PRINTED BY WERTHEIMER, LEA AND CO.,

CIRCUS PLACE, FINSBURY.

PREFACE.

ELABORATE treatises have been written to prove that Hebrew is an easy language, and Manuals have been published professing to teach it in four-and-twenty, nay in twelve, lessons. We are unable to flatter the student with such pleasing hopes. The vast and almost incredible number and variety of Grammars, Guides, Dissertations, and Anthologies, which have been prepared from the ninth century up to our day, are in themselves sufficient to render the supposed facility of the idiom doubtful. Every one of those productions aimed, indeed, at directing the way and levelling the road; but the energy so constantly displayed, and in many cases supported by great learning and sound judgment, bears a remarkable disproportion to the results obtained. It is still a general complaint, that a simple and elementary aid is wanting, calculated to serve as a practical introduction to the study of Hebrew.

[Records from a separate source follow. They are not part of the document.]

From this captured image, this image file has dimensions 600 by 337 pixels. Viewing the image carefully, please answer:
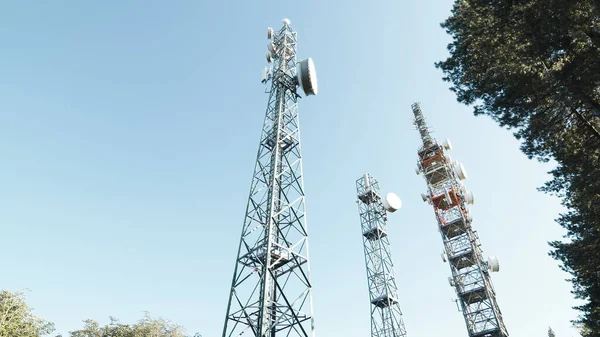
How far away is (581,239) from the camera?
1752 centimetres

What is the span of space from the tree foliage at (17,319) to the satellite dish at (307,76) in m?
31.8

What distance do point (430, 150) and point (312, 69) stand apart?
82.4 feet

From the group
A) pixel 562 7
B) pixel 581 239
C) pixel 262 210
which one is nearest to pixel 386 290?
pixel 581 239

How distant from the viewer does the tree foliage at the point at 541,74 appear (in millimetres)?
10875

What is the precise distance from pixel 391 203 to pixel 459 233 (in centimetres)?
862

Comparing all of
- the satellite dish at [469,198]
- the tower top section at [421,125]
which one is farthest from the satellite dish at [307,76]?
the tower top section at [421,125]

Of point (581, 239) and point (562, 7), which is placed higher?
point (562, 7)

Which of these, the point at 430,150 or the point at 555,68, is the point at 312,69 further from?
the point at 430,150

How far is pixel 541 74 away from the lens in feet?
37.4

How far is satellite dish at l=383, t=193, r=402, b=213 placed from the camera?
31103 mm

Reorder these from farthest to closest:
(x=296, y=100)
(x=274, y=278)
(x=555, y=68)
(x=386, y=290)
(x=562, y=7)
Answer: (x=386, y=290)
(x=296, y=100)
(x=274, y=278)
(x=555, y=68)
(x=562, y=7)

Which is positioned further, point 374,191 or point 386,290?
point 374,191

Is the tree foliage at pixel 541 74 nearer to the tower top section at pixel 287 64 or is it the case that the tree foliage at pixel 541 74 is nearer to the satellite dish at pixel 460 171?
the tower top section at pixel 287 64

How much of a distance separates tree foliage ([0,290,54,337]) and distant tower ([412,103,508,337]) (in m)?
38.5
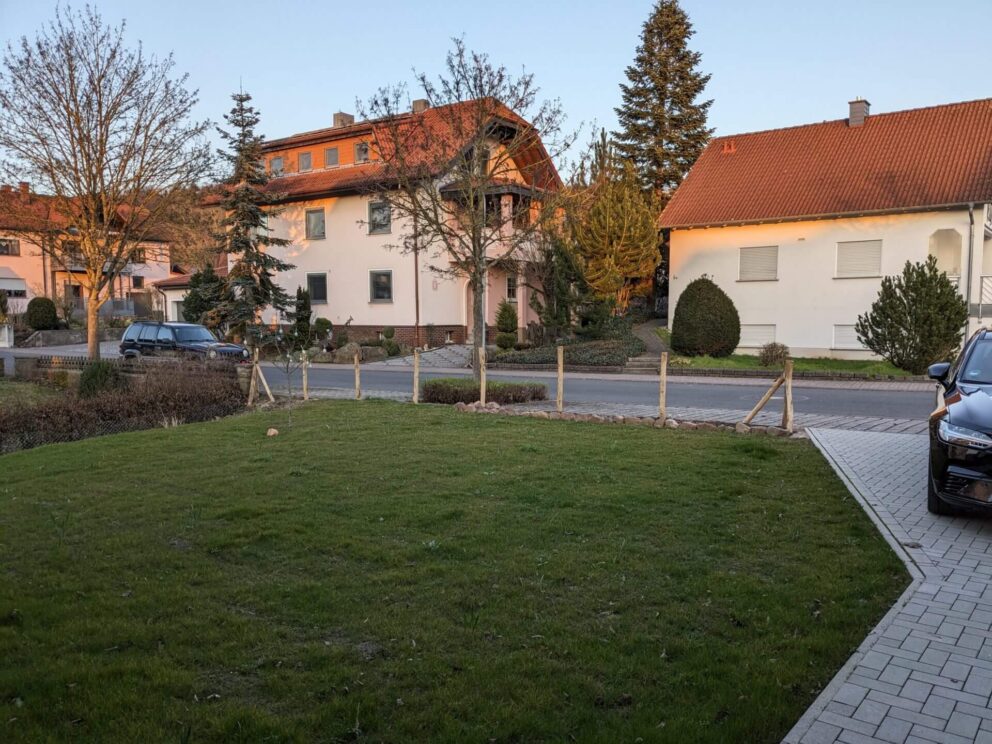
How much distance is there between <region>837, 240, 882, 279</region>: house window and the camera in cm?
2530

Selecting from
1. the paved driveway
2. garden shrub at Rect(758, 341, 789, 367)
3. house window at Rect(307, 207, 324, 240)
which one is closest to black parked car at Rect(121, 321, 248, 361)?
house window at Rect(307, 207, 324, 240)

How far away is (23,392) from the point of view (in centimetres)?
1864

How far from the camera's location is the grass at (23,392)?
16.2 metres

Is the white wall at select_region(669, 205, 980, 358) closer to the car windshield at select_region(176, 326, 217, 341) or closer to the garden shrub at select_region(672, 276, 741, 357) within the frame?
the garden shrub at select_region(672, 276, 741, 357)

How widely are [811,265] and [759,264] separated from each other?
74.8 inches

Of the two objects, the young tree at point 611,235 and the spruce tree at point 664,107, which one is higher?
the spruce tree at point 664,107

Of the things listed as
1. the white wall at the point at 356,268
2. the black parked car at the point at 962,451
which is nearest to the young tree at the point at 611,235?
the white wall at the point at 356,268

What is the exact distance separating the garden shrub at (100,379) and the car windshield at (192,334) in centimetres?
571

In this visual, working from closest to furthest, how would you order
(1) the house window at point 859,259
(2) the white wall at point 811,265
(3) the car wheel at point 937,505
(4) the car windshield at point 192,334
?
1. (3) the car wheel at point 937,505
2. (4) the car windshield at point 192,334
3. (2) the white wall at point 811,265
4. (1) the house window at point 859,259

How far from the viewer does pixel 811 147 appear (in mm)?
29594

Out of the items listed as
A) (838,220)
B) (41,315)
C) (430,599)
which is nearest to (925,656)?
(430,599)

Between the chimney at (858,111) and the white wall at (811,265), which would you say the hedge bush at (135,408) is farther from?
the chimney at (858,111)

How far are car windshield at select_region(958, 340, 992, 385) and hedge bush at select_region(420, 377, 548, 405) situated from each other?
8.85 metres

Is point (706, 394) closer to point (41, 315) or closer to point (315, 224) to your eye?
point (315, 224)
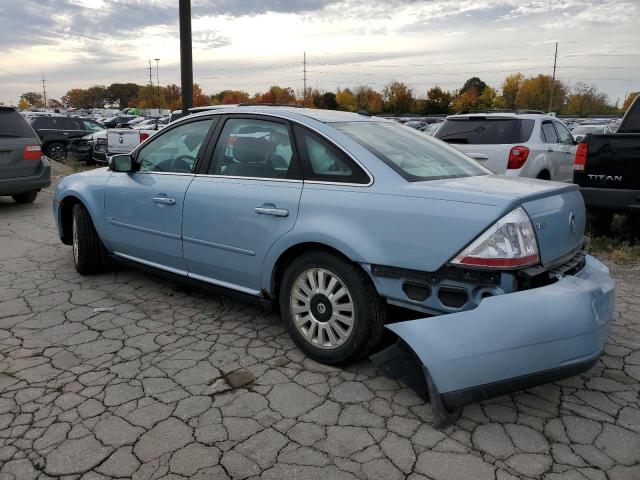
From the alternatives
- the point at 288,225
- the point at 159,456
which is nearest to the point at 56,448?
the point at 159,456

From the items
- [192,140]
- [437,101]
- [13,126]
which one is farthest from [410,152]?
Answer: [437,101]

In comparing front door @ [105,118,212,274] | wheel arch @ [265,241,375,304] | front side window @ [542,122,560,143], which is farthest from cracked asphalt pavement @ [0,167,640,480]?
front side window @ [542,122,560,143]

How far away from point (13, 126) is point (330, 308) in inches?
296

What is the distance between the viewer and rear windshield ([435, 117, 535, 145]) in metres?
7.76

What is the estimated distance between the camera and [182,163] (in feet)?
13.9

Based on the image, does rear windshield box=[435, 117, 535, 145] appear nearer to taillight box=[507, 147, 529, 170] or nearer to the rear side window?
taillight box=[507, 147, 529, 170]

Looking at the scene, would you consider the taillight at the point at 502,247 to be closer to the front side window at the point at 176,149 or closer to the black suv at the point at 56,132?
the front side window at the point at 176,149

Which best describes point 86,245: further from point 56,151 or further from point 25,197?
point 56,151

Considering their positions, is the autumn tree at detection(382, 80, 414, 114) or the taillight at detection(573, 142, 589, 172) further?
the autumn tree at detection(382, 80, 414, 114)

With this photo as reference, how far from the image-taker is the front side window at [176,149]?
13.7 ft

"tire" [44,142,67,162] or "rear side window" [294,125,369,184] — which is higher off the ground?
"rear side window" [294,125,369,184]

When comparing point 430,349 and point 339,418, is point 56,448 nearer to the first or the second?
point 339,418

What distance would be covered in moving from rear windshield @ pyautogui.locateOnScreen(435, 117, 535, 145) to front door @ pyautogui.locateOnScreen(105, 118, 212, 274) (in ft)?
15.8

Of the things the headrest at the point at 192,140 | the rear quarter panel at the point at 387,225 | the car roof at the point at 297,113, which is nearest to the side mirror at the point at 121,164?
the headrest at the point at 192,140
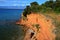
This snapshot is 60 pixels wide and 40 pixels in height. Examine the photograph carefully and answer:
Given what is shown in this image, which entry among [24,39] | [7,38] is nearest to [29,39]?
[24,39]

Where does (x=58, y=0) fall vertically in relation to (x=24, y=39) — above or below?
above

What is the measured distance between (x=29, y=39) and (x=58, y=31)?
→ 17.3m

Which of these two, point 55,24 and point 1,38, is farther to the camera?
point 1,38

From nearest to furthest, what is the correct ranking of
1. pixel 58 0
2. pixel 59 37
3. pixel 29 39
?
pixel 59 37, pixel 29 39, pixel 58 0

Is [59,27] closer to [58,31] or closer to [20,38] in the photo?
[58,31]

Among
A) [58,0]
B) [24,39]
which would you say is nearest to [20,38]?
[24,39]

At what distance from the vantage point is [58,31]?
2038 centimetres

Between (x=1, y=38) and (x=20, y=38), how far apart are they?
327 centimetres

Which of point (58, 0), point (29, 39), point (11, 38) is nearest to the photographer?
point (29, 39)

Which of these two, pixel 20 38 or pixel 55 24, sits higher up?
pixel 55 24

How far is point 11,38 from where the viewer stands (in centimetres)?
3991

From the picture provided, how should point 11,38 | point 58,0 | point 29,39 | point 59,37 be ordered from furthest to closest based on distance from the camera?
point 58,0 → point 11,38 → point 29,39 → point 59,37

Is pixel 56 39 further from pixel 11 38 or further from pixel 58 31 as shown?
pixel 11 38


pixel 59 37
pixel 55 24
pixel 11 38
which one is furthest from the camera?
pixel 11 38
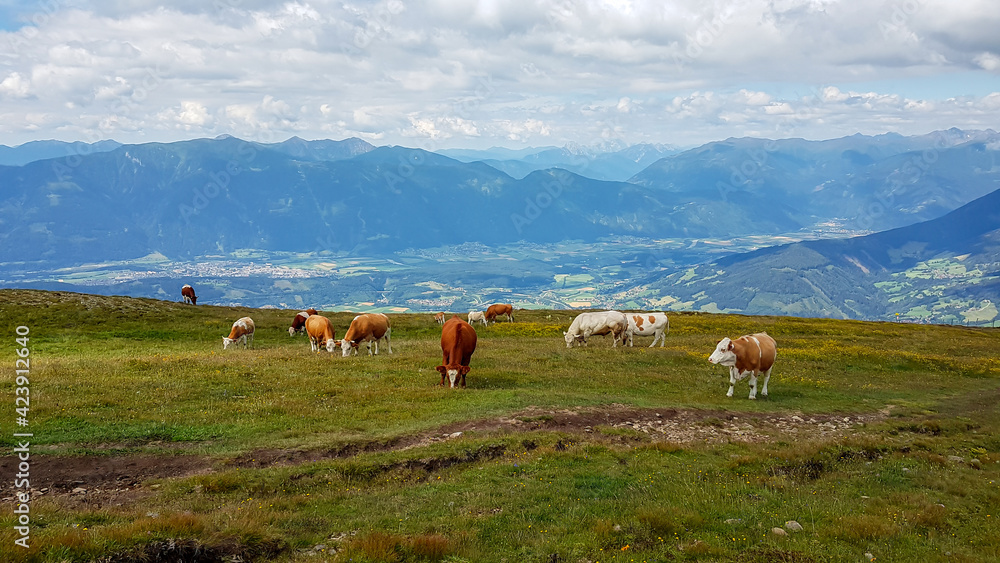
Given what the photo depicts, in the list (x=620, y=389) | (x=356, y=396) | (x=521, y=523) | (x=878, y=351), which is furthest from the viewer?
(x=878, y=351)

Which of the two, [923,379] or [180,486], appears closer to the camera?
[180,486]

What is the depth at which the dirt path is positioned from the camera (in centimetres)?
1435

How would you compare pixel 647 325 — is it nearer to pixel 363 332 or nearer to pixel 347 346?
pixel 363 332

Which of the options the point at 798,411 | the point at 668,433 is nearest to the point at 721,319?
the point at 798,411

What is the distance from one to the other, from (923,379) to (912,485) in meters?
25.9

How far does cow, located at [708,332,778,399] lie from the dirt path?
11.4 ft

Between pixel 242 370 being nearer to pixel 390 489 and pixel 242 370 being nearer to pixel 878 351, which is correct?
pixel 390 489

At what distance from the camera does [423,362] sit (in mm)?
32094

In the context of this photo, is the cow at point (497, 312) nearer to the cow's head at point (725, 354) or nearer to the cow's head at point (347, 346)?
the cow's head at point (347, 346)

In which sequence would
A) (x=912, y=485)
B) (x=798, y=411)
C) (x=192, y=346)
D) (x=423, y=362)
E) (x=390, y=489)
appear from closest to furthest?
(x=390, y=489) < (x=912, y=485) < (x=798, y=411) < (x=423, y=362) < (x=192, y=346)

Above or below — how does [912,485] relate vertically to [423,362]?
below

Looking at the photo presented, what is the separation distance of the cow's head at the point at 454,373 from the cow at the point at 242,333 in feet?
67.1

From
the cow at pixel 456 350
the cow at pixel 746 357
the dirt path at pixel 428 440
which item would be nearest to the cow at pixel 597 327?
the cow at pixel 746 357

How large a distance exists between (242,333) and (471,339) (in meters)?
21.2
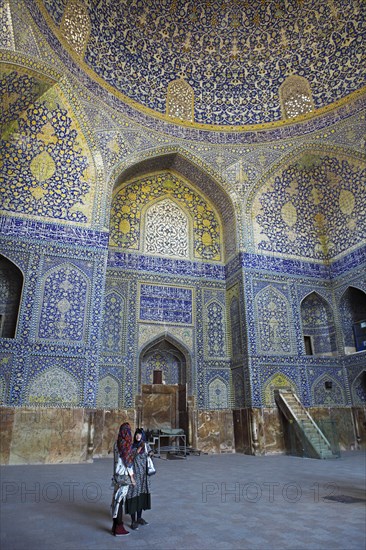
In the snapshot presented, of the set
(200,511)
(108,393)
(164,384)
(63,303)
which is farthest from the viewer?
(164,384)

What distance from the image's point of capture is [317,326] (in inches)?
467

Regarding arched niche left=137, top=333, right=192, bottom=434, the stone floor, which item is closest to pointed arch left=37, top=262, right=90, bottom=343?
arched niche left=137, top=333, right=192, bottom=434

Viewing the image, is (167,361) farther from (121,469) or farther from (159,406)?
(121,469)

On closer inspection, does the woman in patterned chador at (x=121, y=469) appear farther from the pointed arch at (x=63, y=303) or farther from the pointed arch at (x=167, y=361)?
the pointed arch at (x=167, y=361)

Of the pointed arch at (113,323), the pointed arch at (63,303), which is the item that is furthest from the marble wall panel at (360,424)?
the pointed arch at (63,303)

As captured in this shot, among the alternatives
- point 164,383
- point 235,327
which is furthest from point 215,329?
point 164,383

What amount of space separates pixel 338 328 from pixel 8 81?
34.1 ft

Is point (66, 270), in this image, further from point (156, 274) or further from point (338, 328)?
point (338, 328)

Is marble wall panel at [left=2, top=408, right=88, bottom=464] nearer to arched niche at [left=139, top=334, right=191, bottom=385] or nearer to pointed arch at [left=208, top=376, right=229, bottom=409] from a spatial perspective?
arched niche at [left=139, top=334, right=191, bottom=385]

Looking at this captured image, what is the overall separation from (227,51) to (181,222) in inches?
218

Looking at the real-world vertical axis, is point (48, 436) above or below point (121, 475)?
above

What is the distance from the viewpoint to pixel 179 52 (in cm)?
1222

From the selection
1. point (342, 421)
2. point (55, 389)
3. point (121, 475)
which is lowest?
point (121, 475)

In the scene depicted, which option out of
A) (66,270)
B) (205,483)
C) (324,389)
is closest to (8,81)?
(66,270)
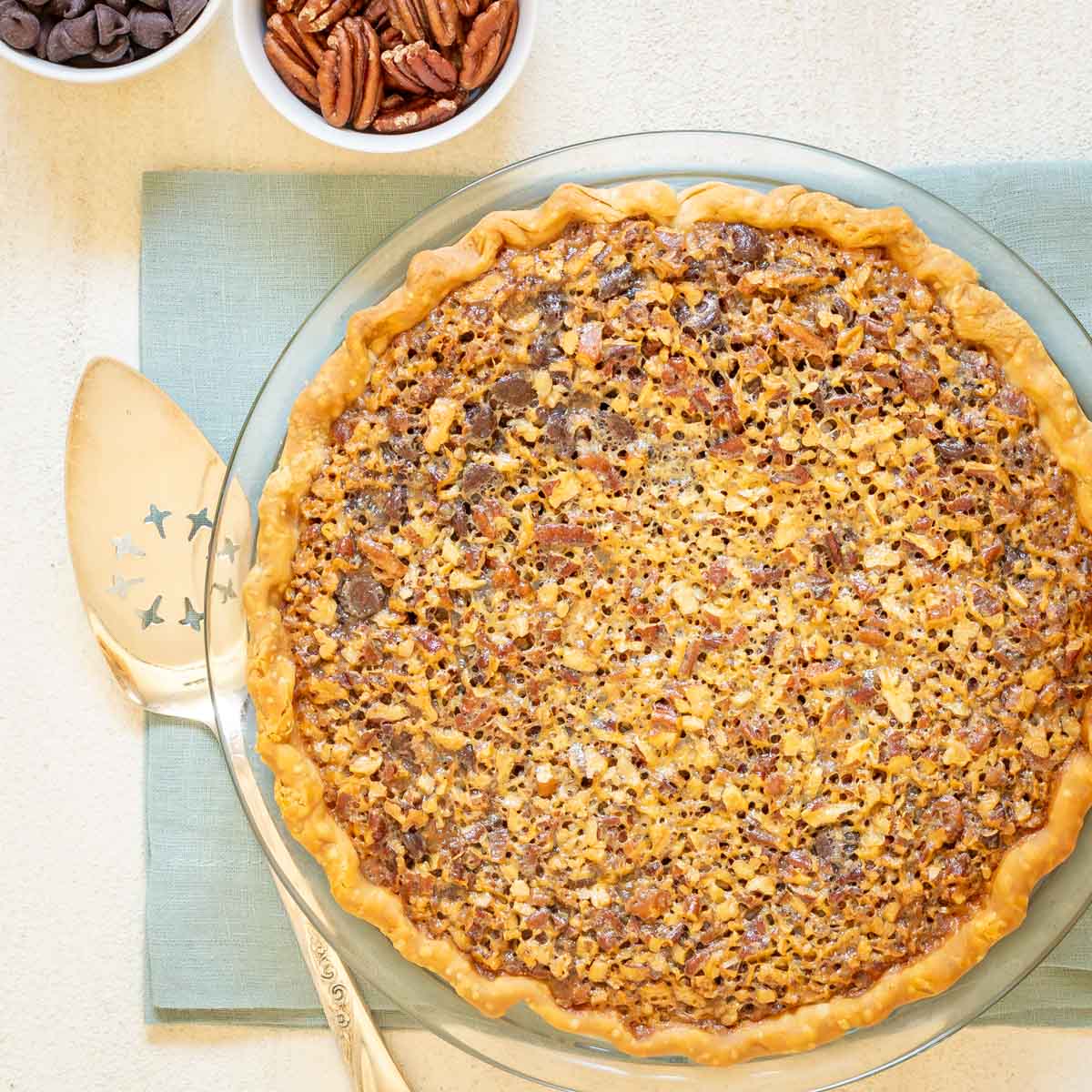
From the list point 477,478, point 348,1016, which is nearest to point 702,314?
point 477,478

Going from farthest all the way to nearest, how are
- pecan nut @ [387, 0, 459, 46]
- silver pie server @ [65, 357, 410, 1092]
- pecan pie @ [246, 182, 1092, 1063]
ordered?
silver pie server @ [65, 357, 410, 1092]
pecan nut @ [387, 0, 459, 46]
pecan pie @ [246, 182, 1092, 1063]

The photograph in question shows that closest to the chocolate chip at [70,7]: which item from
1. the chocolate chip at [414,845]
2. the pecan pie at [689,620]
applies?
the pecan pie at [689,620]

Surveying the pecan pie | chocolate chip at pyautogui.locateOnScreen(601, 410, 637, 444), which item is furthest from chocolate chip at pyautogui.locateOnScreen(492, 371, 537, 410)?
chocolate chip at pyautogui.locateOnScreen(601, 410, 637, 444)

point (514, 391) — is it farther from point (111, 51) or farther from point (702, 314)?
point (111, 51)

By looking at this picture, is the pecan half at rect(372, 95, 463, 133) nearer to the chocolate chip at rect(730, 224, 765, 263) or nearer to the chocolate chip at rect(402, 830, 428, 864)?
the chocolate chip at rect(730, 224, 765, 263)

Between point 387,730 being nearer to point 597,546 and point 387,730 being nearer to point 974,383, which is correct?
point 597,546

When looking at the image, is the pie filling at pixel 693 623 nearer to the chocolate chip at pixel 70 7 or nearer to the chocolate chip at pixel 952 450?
the chocolate chip at pixel 952 450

Some of the existing works are considered too complicated and crowded to be useful to beginners, others too superficial and fragmentary to form a solid foundation; some too exclusively theoretical and abstract, others so predominantly empirical as to afford no insight into the structure of the language; some hazardous and fanciful in conjectures, others desultory and illogical in arrangement; while a large number is found to be inexact in statements, or compiled, not from an independent investigation of the sources, but from materials collected by predecessors.

And yet there is scarcely a scholar who, after having mastered the language by dint of perseverance and strength of will, does not feel that a proper method might have considerably lightened his labour and stimulated his interest.